Thinking in Pieces: Computational Thinking for Infants and Toddlers 

This familiar routine has two steps: (1) put the clay in the jar and (2) snap on the lid. When completed correctly, the intended outcome is to secure the clay inside the jar. If asked about the steps or the outcome, JoJo’s little brow would furrow, and she would quietly walk away from the person asking such inane questions. Is JoJo a computational thinker? How can we tell? What even is computational thinking? More importantly, why should early childhood practitioners care? 

Let’s unpack this in reverse.  

What is computational thinking?  

Computational thinking is a method used for problem solving that draws from computer science and engineering. Like all science, there is a need for questions, hypotheses, tests, and observations. Like all engineering, there is a process of design, evaluation, and iteration. One main difference between these other aspects of STEM is that the roots of computational thinking are in programming computers, or coding. Coding computers to perform the miracles of today’s innovations starts with an idea for an outcome and ends with a set of steps that lead to that outcome. So, a major focus of computational thinking is directions – sequences of steps. These sequences can be broken down, rearranged, and followed in various orders. If the order of the steps does not lead to the intended outcome, then there is an error, or bug, in the directions, and the directions, or codes, need to be fixed. 

What does computational thinking look like for infants and toddlers? Is JoJo a computational thinker?  

The toddler teacher demonstrated an error in the sequence of steps to put away the clay. JoJo not only noticed the error, but she was also able to fix the error by following the correct order of steps. These sequencing and debugging skills are part of JoJo’s toolbox as a computational thinker.  

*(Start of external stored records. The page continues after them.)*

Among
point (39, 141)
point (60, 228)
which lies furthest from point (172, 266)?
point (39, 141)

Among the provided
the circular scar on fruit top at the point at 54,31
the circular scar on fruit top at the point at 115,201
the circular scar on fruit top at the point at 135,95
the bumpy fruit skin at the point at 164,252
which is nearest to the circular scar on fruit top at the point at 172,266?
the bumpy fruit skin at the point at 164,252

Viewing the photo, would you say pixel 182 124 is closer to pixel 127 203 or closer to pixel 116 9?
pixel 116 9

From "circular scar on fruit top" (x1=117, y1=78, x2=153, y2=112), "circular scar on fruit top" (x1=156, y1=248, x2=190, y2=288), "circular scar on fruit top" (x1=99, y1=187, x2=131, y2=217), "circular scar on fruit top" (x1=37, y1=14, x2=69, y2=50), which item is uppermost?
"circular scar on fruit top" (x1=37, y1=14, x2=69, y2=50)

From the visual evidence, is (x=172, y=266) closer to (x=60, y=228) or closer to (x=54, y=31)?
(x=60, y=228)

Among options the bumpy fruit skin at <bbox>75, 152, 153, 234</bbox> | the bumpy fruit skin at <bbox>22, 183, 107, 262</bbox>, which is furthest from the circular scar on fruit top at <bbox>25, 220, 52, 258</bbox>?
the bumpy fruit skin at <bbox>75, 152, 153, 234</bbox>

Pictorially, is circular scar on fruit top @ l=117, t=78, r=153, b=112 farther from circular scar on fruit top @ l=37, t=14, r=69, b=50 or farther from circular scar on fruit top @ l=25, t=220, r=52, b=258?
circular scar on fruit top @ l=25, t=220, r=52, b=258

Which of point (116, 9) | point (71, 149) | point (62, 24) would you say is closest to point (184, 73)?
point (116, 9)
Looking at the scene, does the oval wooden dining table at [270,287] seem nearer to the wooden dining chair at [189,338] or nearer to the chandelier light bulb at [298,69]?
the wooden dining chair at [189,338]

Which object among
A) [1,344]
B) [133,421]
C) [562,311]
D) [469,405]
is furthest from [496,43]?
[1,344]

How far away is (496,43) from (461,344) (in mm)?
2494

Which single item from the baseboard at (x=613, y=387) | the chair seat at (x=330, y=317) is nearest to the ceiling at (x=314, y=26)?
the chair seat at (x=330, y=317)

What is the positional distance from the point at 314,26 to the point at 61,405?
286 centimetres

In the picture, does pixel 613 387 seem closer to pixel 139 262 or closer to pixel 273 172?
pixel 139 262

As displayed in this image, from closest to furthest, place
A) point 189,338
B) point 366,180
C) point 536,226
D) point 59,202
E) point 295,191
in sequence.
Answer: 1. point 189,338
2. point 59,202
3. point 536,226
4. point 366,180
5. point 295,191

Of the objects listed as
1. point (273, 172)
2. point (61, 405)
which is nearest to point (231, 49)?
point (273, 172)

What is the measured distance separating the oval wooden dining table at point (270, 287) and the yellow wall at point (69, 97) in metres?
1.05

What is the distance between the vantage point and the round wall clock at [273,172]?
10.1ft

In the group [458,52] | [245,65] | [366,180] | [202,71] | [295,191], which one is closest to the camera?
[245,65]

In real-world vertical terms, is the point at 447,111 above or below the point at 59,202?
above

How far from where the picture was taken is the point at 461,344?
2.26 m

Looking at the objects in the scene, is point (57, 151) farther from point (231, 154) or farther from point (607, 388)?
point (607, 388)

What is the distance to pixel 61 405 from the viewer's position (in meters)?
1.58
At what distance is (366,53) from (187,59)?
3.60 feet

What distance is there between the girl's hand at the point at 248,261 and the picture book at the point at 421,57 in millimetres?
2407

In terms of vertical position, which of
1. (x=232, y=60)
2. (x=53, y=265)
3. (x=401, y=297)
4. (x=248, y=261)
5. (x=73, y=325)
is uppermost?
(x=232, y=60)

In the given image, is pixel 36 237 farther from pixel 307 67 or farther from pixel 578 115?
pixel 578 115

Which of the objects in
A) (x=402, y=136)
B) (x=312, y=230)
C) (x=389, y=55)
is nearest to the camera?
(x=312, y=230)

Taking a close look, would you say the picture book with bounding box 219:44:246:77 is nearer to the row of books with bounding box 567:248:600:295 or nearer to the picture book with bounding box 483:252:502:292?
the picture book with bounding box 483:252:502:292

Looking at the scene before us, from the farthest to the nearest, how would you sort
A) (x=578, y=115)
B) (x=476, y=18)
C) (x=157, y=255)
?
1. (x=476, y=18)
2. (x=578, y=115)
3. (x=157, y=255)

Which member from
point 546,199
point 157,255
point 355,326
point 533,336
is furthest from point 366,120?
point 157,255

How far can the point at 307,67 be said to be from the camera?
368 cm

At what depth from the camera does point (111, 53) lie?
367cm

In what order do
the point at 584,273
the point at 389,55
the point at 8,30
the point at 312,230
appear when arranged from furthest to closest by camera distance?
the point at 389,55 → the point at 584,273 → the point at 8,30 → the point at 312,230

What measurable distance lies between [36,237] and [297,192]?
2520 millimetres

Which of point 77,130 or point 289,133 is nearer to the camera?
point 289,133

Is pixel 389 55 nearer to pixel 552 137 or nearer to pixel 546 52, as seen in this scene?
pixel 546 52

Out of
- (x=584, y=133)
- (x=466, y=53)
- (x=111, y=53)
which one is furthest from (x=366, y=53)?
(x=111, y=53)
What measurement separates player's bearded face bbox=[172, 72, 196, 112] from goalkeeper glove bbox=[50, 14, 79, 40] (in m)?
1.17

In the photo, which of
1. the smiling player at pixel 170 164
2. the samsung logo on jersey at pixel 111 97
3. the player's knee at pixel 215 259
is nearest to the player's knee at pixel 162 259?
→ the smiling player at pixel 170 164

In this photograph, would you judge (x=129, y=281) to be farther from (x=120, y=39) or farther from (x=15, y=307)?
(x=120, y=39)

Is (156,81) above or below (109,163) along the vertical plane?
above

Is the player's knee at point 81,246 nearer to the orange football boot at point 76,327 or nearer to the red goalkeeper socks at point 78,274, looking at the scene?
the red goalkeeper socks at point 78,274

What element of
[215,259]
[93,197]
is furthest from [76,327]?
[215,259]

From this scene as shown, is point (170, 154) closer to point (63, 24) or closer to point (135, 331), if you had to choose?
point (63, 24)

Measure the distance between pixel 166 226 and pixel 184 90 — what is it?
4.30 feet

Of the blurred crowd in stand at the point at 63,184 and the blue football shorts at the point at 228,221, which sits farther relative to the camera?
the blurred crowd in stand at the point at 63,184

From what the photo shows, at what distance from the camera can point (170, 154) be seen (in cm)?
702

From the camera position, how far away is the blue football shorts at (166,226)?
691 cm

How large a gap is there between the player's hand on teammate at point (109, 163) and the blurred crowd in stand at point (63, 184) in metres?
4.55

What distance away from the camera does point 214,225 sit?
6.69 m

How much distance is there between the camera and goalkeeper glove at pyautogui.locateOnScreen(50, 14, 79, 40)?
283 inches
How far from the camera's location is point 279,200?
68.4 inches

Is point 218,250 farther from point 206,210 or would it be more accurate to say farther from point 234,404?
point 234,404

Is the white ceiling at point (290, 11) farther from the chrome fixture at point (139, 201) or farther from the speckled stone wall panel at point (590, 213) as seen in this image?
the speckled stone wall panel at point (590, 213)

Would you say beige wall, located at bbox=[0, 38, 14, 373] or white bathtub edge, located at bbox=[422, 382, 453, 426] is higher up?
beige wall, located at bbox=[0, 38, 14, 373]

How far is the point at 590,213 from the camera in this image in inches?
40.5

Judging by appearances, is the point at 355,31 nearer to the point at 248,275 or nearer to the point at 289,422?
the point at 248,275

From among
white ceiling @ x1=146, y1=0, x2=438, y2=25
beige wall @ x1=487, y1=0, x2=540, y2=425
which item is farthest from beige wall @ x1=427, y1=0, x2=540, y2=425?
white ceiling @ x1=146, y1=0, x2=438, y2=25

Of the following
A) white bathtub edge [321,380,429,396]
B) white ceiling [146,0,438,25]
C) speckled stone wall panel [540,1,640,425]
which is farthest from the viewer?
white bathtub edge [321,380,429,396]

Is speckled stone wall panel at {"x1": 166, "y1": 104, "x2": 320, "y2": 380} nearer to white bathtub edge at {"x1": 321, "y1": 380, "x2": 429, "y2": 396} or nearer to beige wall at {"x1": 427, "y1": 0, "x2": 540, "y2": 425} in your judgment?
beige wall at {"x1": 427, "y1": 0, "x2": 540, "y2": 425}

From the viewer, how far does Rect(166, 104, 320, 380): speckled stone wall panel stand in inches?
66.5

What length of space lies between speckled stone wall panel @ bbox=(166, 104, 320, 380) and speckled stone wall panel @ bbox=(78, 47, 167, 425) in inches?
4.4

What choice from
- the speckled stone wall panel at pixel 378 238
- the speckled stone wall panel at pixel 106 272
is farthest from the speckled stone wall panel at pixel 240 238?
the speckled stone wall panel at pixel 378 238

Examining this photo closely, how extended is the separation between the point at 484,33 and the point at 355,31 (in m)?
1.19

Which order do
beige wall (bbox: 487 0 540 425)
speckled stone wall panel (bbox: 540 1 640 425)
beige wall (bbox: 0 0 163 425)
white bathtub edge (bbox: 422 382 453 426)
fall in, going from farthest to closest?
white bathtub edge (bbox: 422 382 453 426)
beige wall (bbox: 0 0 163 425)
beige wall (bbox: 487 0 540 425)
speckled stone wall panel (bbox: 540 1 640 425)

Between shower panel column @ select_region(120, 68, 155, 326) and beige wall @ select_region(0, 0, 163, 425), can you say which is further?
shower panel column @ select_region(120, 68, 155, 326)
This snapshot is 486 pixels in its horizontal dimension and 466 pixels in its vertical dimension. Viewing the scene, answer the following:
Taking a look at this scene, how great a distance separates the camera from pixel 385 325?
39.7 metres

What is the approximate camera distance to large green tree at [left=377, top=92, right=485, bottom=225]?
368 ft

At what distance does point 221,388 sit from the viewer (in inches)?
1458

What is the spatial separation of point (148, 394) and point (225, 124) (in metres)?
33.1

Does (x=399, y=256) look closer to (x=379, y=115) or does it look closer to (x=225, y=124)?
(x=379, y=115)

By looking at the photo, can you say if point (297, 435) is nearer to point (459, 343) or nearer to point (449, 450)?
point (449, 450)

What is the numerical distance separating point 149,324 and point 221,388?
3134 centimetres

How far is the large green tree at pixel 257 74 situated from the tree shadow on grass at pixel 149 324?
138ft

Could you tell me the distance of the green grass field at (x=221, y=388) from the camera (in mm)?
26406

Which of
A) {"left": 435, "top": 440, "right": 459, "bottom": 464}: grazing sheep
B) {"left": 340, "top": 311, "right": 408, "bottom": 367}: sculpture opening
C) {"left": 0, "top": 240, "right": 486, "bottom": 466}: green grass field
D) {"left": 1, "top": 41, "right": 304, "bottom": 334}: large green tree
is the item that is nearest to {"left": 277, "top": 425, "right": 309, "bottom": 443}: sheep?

What might have led to this, and what more does JoJo have to learn? Consider two experiences that JoJo had in infancy and early toddlerhood – predictability and autonomy. When JoJo was a baby, uncomfortable feelings, such as a wet diaper or desire for comfort, might lead her to cry. This led to being picked up by a caregiver. When JoJo repeated this behavior, she learned to expect that she could rely on caregivers for comfort. Later, this applied to meeting her own needs or interacting with others. She learned that repetition could be fun and useful! Playing peekaboo, banging objects together, or bringing a spoon to her mouth led to expected outcomes – meeting goals such as social interaction, interesting noise, or feeding herself independently.  

Wait – isn’t this just normal child development? Why are we calling it computational thinking? 

These are common experiences, but that doesn’t make them any less profound. Infants have an innate sense of number and can respond to cause and effect before one year of age. We connect these foundational abilities with math and science because we can see their connection to what these skills can become. We connect children’s abilities to sequence steps and identify outcomes with computational thinking because of where they can lead.  

As JoJo grows, her ability to understand sequences means that she can be challenged to represent those sequences or use representations of sequences to answer questions such as “What’s next?” Similarly, her ability to notice and fix errors can be paired with abstract representations of steps to look at, and if the code isn’t working correctly, she can find the mistake or inefficiency and fix it. This may entail breaking down the steps within the code and rearranging the order. It could also mean removing steps that are not leading to the goal or solving the problem. Later in JoJo’s potential life as a computer coder, she may notice that repeated steps could be more effectively represented by adding a condition – “repeat steps (clay in jar, snap on lid) until all clay is where it belongs.” Today’s clay clean-up problem may be the foundation of tomorrow’s environmental clean-up solution.